TEXT SHOWN:
····················

As you can imagine with so many of us helping to save lives by sitting home and binge-watching TV, Netflix’s shares hit an all-time high this week.
According to Forbes, Netflix’s market value hit $194 billion (Ksh 20,681,389,400,000), with investors seemingly reckoning that the future looks very bright for the streaming platform.
On the other side of the coin, Disney, which has had to close its theme parks due to the lockdown and also owns sport broadcaster ESPN, has seen its share price fall, with Forbes reporting Disney is valued below $184 billion (Ksh 19,615,338,400,000). This is a pretty massive drop for Disney, which was valued at $258 billion (Ksh 27,504,115,800,000) at the end of 2019.
Disney chairman Bob Iger, who recently decided to stay on his role until the pandemic is over, told Barron’s that the company has enough capital to ‘keep us more than solvent through a prolonged period’.
But added that the company would never return to how it was before this outbreak.

····················

Items from a dataset
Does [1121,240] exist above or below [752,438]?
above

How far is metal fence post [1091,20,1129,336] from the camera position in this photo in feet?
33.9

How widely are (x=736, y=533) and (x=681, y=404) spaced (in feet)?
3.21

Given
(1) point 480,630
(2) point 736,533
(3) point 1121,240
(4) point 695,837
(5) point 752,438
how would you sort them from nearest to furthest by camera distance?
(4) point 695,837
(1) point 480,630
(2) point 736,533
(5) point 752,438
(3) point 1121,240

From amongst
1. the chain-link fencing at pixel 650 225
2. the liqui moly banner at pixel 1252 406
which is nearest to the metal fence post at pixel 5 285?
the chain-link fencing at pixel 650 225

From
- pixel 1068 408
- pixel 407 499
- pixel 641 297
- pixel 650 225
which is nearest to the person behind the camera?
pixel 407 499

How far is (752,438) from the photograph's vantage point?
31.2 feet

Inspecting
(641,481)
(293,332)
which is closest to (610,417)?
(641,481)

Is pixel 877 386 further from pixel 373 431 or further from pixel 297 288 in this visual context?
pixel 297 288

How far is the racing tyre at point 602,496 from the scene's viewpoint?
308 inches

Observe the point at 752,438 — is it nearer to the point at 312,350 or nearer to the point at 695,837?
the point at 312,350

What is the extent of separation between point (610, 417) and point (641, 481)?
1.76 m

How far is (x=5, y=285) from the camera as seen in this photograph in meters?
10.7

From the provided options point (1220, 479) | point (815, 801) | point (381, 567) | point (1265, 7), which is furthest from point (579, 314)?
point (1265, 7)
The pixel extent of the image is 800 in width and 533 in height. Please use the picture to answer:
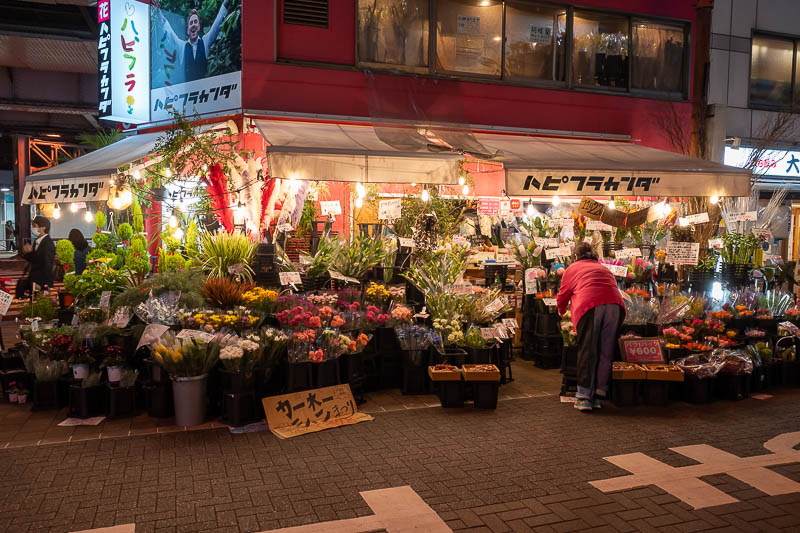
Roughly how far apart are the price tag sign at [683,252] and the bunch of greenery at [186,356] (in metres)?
6.61

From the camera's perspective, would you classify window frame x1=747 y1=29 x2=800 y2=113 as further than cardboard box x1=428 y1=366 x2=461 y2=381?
Yes

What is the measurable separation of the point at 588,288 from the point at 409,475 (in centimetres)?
315

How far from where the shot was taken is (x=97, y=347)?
6.96 m

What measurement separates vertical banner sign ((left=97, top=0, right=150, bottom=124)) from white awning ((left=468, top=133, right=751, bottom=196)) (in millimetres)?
6102

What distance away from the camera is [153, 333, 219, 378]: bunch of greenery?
243 inches

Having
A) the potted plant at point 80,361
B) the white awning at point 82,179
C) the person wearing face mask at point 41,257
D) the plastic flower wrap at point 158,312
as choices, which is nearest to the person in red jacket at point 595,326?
the plastic flower wrap at point 158,312

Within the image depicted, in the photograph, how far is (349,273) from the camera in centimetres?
883

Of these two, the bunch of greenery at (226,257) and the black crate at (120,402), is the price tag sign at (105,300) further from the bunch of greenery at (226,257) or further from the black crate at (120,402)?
the black crate at (120,402)

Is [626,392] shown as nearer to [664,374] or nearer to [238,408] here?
[664,374]

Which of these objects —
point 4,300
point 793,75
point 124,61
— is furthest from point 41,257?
point 793,75

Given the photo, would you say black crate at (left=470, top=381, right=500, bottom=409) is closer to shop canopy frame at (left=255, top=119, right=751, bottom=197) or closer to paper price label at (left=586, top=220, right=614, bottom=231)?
shop canopy frame at (left=255, top=119, right=751, bottom=197)

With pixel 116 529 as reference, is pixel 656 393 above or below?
above

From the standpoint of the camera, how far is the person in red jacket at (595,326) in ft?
22.7

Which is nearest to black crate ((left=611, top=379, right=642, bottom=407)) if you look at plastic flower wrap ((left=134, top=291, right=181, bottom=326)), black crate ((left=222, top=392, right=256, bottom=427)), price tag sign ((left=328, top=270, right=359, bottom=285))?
price tag sign ((left=328, top=270, right=359, bottom=285))
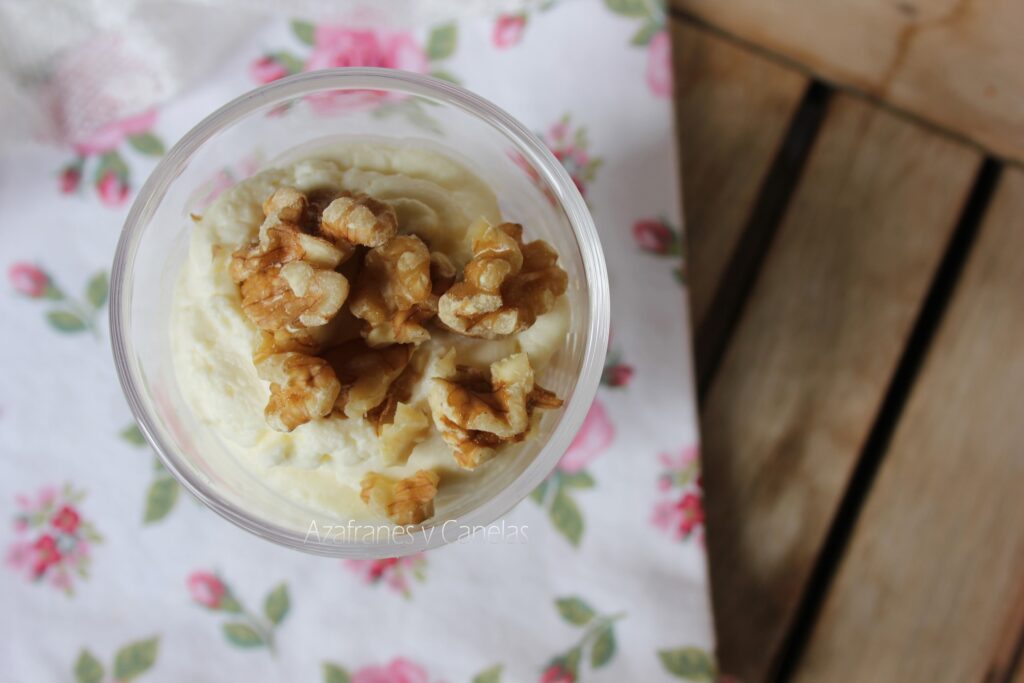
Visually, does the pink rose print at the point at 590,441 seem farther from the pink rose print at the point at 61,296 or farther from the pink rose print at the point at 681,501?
the pink rose print at the point at 61,296

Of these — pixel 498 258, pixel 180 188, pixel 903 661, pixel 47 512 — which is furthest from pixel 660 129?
pixel 47 512

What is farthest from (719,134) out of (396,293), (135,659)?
(135,659)

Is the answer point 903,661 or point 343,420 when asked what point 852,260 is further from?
point 343,420

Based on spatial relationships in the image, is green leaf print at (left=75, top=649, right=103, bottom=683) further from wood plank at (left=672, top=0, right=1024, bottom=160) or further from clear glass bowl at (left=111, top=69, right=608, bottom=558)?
wood plank at (left=672, top=0, right=1024, bottom=160)

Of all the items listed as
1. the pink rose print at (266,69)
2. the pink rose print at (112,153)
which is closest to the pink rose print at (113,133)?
the pink rose print at (112,153)

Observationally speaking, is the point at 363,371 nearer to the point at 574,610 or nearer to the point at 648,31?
the point at 574,610

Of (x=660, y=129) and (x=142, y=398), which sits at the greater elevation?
(x=660, y=129)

····················

ABOUT THIS TASK:
Resume the article on Netflix and Disney share values during the lockdown, picking up right after its final sentence.

ANSWER TO THIS PROBLEM:
He said: “I don’t think we’re ever going to see a return to business as usual.” Explaining that in the future the company would need to ‘look for ways to run our businesses more efficiently’.
It’s not all doom and gloom for Disney, though, it’s recently launched streaming service has pulled in more than 50 million subscribers much sooner than it had predicted.
The streaming service is now available in 12 countries, after it launched in the US five months ago.
In response to the milestone, direct-to-consumer and international chairman Kevin Mayer said: “We’re truly humbled that Disney+ is resonating with millions around the globe and believe this bodes well for our continued expansion throughout Western Europe and into Japan and all of Latin America later this year.”